• [What is expected]
From the line containing "Vintage Dresser /" through the last line of the data, both ends included, write out every line exactly; omit the pictures.

------ Data shown

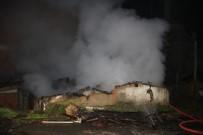 SEYRANTEPE - Seyrantepe'de Gecekondu Alev Alev Yandı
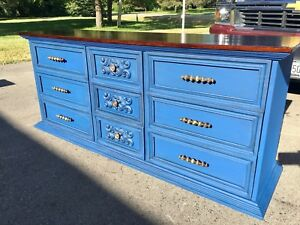 Vintage Dresser / Buffet Server / Media Console *Beautiful*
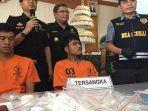 bea-cukai-ngurah-rai-mempertunjukkan-dua-pelaku-wn-thailand-beserta-barang-bukti-sabu-sabunya.jpg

------------

• [Exercise response]
 Vintage Dresser / Buffet Server / Media Console *Beautiful*
 bea-cukai-ngurah-rai-mempertunjukkan-dua-pelaku-wn-thailand-beserta-barang-bukti-sabu-sabunya.jpg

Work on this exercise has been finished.